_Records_
-------------------------

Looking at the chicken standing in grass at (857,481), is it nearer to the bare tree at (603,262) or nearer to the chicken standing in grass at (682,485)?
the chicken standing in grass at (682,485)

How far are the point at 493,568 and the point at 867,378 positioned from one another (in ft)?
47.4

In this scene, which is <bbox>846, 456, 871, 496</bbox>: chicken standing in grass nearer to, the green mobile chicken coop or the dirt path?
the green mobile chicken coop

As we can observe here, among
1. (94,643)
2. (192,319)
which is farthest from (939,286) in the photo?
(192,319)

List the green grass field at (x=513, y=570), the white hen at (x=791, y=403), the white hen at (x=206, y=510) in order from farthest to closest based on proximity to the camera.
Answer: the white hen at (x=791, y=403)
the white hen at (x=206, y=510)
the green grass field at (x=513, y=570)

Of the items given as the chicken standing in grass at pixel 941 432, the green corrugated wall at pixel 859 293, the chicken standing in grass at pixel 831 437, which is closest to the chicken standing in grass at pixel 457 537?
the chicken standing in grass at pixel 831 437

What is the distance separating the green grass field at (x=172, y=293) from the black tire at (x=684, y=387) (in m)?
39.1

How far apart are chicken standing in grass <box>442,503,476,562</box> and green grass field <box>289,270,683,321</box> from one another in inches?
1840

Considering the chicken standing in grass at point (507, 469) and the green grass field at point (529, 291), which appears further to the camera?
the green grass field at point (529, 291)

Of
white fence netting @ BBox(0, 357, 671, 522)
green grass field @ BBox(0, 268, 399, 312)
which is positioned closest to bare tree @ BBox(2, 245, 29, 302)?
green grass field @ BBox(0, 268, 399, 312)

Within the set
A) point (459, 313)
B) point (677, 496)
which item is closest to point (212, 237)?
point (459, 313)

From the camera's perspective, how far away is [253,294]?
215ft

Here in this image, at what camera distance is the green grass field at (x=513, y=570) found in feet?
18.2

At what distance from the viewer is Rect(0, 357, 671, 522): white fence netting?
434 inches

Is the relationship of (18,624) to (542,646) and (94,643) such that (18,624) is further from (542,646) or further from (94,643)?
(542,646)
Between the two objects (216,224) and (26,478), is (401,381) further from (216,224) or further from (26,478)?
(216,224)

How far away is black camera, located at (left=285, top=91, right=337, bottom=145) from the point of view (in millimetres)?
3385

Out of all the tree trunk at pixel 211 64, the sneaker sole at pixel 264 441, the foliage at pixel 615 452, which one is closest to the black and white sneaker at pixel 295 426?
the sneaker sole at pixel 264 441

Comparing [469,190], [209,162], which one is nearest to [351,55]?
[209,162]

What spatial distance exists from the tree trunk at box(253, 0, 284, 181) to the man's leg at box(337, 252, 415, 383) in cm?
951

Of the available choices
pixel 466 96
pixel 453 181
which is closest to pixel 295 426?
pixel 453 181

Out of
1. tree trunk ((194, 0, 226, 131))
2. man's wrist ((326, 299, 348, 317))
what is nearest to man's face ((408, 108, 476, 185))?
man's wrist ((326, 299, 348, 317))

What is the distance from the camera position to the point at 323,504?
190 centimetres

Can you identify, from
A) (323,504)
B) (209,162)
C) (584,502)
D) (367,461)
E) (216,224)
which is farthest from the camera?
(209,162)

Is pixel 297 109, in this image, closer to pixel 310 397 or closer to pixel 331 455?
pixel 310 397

-------------------------

_Task to carry out_
Duplicate the items verbatim, starting with the line containing "Out of all the" and continuing through the end of the items.

_Result of this task_
Out of all the tree trunk at pixel 211 64, the sneaker sole at pixel 264 441, the foliage at pixel 615 452, which one is closest to the black and white sneaker at pixel 295 426?
the sneaker sole at pixel 264 441

Comparing [469,190], [209,162], which one is nearest to [351,55]?
[209,162]

What spatial distance exists from the tree trunk at box(253, 0, 284, 181) to the man's leg at box(337, 252, 415, 383) in cm?
951

Of the available choices
pixel 466 96
pixel 453 181
which is closest to pixel 295 426?
pixel 453 181

Out of
1. tree trunk ((194, 0, 226, 131))
2. man's wrist ((326, 299, 348, 317))
what is nearest to man's face ((408, 108, 476, 185))?
man's wrist ((326, 299, 348, 317))

What is the distance from the camera position to the point at 323,504?
190 centimetres

Can you identify, from
A) (323,504)
B) (209,162)
C) (584,502)
D) (367,461)
E) (216,224)
which is farthest from the camera?
(209,162)

Is pixel 297 109, in this image, closer to pixel 310 397 or closer to pixel 331 455?
pixel 310 397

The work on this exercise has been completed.